In today’s world, we are surrounded by a variety of Autonomous AUdio Systems (AAUS). Audio capture may contain personal identity attributes of voice and speech that are protected in the scope of individual rights. This data can also be misused by attackers, highlighting key issues of data protection, privacy, and security. AAUS encompasses the wide breadth of devices and systems that are enabled for audio and speech capture, such as home devices, smart watches, virtual assistants, and audio-enabled vehicles.

Prof. Shuo Zhang collaborated with Prof. Jennifer Williams (University of Southampton)’s team in a project in the Trustworthy Autonomous Systems (TAS) Hub under the UKRI in a project “Co-Design of Context-Aware Audio Capture” (link1, link2).  In this project, the team co-designs,  implements and administers an interactive listening survey wherein participants may choose how to modify audio in various contexts and imagined scenarios where trust is involved. From our analysis, we investigate ways that individual protections and trust of AAUS could be increased.

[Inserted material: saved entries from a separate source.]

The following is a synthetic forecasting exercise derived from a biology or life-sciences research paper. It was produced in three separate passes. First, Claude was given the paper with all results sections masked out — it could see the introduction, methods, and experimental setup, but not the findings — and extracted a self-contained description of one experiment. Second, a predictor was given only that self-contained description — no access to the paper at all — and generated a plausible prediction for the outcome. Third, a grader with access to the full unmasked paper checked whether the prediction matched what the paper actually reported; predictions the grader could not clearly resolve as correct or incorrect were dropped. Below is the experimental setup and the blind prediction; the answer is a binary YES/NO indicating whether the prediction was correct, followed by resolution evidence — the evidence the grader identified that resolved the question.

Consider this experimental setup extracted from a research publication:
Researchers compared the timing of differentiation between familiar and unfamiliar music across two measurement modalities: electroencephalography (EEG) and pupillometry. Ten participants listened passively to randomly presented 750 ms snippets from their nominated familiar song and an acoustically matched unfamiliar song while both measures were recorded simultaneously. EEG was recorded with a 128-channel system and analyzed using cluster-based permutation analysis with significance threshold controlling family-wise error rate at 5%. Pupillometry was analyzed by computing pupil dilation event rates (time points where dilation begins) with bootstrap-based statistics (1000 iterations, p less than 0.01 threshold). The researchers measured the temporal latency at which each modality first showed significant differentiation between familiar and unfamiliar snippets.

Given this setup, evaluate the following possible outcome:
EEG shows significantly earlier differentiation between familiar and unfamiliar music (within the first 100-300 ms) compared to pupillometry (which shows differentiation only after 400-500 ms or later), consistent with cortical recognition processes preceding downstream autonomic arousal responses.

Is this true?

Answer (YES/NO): NO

A new publication this month in the Journal of Computer Speech and Language entitled “Public perceptions of speech technology trust in the United Kingdom” summarized our findings. This is an extended version of our previous publication “Socio-Technical Trust For Multi-Modal Hearing Assistive Technology,” a blue sky paper published in the AMHAT workshop at the 2023 IEEE International Conference on Acoustics, Speech, and Signal Processing (ICASSP) in Greece.

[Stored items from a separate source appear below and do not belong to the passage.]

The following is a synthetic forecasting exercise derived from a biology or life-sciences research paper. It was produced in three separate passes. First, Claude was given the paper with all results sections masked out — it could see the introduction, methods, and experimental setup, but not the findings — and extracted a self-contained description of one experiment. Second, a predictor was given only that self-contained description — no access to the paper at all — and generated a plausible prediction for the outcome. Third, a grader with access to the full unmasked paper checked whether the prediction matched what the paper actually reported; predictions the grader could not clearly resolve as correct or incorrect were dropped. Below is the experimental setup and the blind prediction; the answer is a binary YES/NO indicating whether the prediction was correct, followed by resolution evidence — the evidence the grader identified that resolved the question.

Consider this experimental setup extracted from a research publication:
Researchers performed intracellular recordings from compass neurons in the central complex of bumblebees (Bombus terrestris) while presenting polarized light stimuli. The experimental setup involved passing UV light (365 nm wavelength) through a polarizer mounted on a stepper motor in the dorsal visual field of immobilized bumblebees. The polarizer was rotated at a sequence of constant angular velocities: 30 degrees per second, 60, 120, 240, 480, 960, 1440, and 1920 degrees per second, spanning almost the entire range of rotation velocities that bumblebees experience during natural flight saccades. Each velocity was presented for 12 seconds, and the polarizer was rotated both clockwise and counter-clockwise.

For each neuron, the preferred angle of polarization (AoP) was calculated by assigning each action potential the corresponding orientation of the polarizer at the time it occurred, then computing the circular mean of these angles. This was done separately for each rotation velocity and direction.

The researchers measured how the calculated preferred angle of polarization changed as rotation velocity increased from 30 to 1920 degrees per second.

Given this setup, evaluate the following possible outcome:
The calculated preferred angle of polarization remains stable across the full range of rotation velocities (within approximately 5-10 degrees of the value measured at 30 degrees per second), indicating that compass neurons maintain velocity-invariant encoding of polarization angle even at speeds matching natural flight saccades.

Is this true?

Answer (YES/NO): NO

Tufts article on AIDA alum Dharva Khambholia

A recent Tufts article by Masie O’Brian, Using AI to detect AI, reported on the collaboration between the Prof. Shuo Zhang (AIDA) at Tufts and Prof. Jennifer Williams, University of Southampton, UK. The collaboration was part of the project funded by Responsible-AI (RAI) UK to develop responsible and trustworthy AI systems in safety critical communication systems, co-led by three investigators from the UK (Dr.Jennifer Williams), US (Dr. Peng Wei, George Washington University), and Australia (Dr.Zena Assaad, Australian National University). Tufts students and AIDA lab research assistants Dharva Khambholia and Zhou Zhou contributed to the research to create a synthetic speech data set targeted at anti-spoofing, advised by Prof Zhang and Prof Williams. This project culminated in three international workshops held in Washington DC, Sydney and London, where researchers and government policy makers got together to discuss responsible AI from a technical and policy perspective. Prof Shuo Zhang participated in the RAI UK workshop (London) and Southampton seminar in 2025. Dharva and Prof. Zhang also participated in the Washington DC workshop in 2024.